8Jaideep-Ghosh-KPMGmahesh-uppalSiddharth-Vishwanath-AD-P

What are the industry’s expectations from the NTP, 2011? 

Kunal Bajaj 

The telecom industry is looking forward to a clear and coherent policy framework with a road map for the future so that people can understand what direction the policy would be taking and plan their strategy and internal operations accordingly. Being prepared for changes beforehand will be better than reacting to regulatory and policy changes that come up from time to time. Clearly, the areas that the NTP needs to cover are spectrum, pricing, licensing and allocation of resources. It should also cover issues like interconnection. Moreover, it should address the fact that we are moving to a world of convergence. So, future policies should be technology neutral and market oriented to make sure that there is no “unlevelled playing field” or unfair allocation of resources.

Jaideep Ghosh

The new policy should be based on the following factors:

• Enhancing teledensity and further improving the reach and adoption of telecommunications.

• Technology neutrality: wireless/wireline, GSM/CDMA, Wi-Max, etc.

•Creation of a level playing field between public and private operators as well as incumbent and new operators.

• Focus on customer services and proliferation of broadband and other advanced technologies.

Dr Mahesh Uppal 

The primary expectation from the new policy would be resolving the disputes around spectrum allocation. This has been the most contentious issue of the past decade. It has also led to a lot of arbitrary decisions to be made by bureaucrats and politicians, which have hurt serious investors and those who were working on quality and services. A predictable regulatory environment, especially for a resource like spectrum, is urgently needed. The importance of wireless for telecom growth is much more important in the Indian context since we are more dependent on wireless compared to other countries. Other countries have much larger fixed line networks. Even as early as 1980, all the major economies had almost nationwide fixed line networks. For example, the usage of fixed line in the US is very high; even in China, the fixed line network is huge. However, in India, we have virtually no serious fixed line network in places beyond major cities. Even in cities, the coverage is not ubiquitous.

Siddharth Vishwanath 

The NTP, 2011 should not only set out a clear policy framework for telecom operators but also focus on the broadband and manufacturing sectors. Some of the focus areas should include national security; consumer interest, both in terms of pricing and quality of service; and long-term sustainability of operators.

How will delinking of spectrum from licences impact telecom operators? 

Kunal Bajaj 

The delinking of spectrum from licences would not have a huge impact on existing and incumbent telecom operators. However, for prospective entrants and for future competition and innovation in this space, it bears a lot of importance. One of the main barriers for players looking to enter the telecom space is that they have to acquire unified access services licences (UASL) that come at a huge cost. This is primarily due to the high cost of spectrum. Also, even though VOIP has been allowed in India for a very long time now, the reason we do not have any innovation or stand-alone players or internet service providers in the VOIP space is that voice services cannot be offered without a UASL. Thus, any innovation in this space is very demarking. Lower entry barriers, that is, through a licence that offers services and does not come bundled with spectrum, means that new players would be able to participate and bring in competition to this space.

Jaideep Ghosh 

In most countries, spectrum management is delegated to a different administrative group from the group that regulates other aspects of telecom operations such as price regulation or anti-competitive conduct. By having a separate spectrum licence policy, the technical, reporting and compliance requirements can be standardised across all users of radio spectrum.

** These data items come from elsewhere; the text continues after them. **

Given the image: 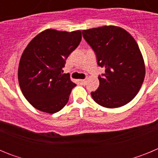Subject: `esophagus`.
<instances>
[{
  "mask_svg": "<svg viewBox=\"0 0 158 158\" xmlns=\"http://www.w3.org/2000/svg\"><path fill=\"white\" fill-rule=\"evenodd\" d=\"M81 83L85 85H86V80H81Z\"/></svg>",
  "mask_w": 158,
  "mask_h": 158,
  "instance_id": "esophagus-1",
  "label": "esophagus"
}]
</instances>
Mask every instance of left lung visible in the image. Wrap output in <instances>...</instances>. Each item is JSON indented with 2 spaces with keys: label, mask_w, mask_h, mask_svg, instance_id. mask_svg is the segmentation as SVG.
Listing matches in <instances>:
<instances>
[{
  "label": "left lung",
  "mask_w": 158,
  "mask_h": 158,
  "mask_svg": "<svg viewBox=\"0 0 158 158\" xmlns=\"http://www.w3.org/2000/svg\"><path fill=\"white\" fill-rule=\"evenodd\" d=\"M96 54L97 65L105 69L98 77L100 85L91 95L107 108L121 107L135 98L145 77V64L136 41L127 31L104 26L82 31Z\"/></svg>",
  "instance_id": "8db88e82"
}]
</instances>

Impact on players in India:

•  Existing players as well as recent entrants have drawn up their business plans based on the award of spectrum along with the licence. Any modification to the same, within the licence period would adversely impact their business plan.

•  Increase in service-specific competition since delinking would lower entry barriers for service categories like IP-based voice and non-voice services.

• Players will have to upgrade their networks to more spectrally efficient ones as spectrum would come at a market-determined price and hence, may be more expensive than the existing cost.

• Operators would be looking at innovative models for efficient utilisation of spectrum. For example, an operator that currently has a low subscriber base or partial presence (fewer circles or a urban/rural centric business model) may look at spectrum sharing with other operators (if allowed by the government) to augment revenues.

 Dr Mahesh Uppal 

First, it would bring India in line with other countries. Spectrum is a resource and thus bundling it with the licence to provide services is not a right practice. Existing norms do not encourage optimal usage, and given the scarcity of spectrum, this is where the biggest challenge lies. Creating a regime where people have to acquire spectrum separately, without there being any rights to start-up or additional spectrum, would mean that the operator will know that he will first have to acquire the resource at market prices. Also, keeping the high cost of spectrum in mind, the operator would want to deploy most efficient technologies, so as to use the resource to the best value. Under the current regime, the moment you reach a certain threshold of subscribers, you receive more spectrum; but the public policy, which says that a commodity like spectrum should be efficiently and judicially utilised, is lost.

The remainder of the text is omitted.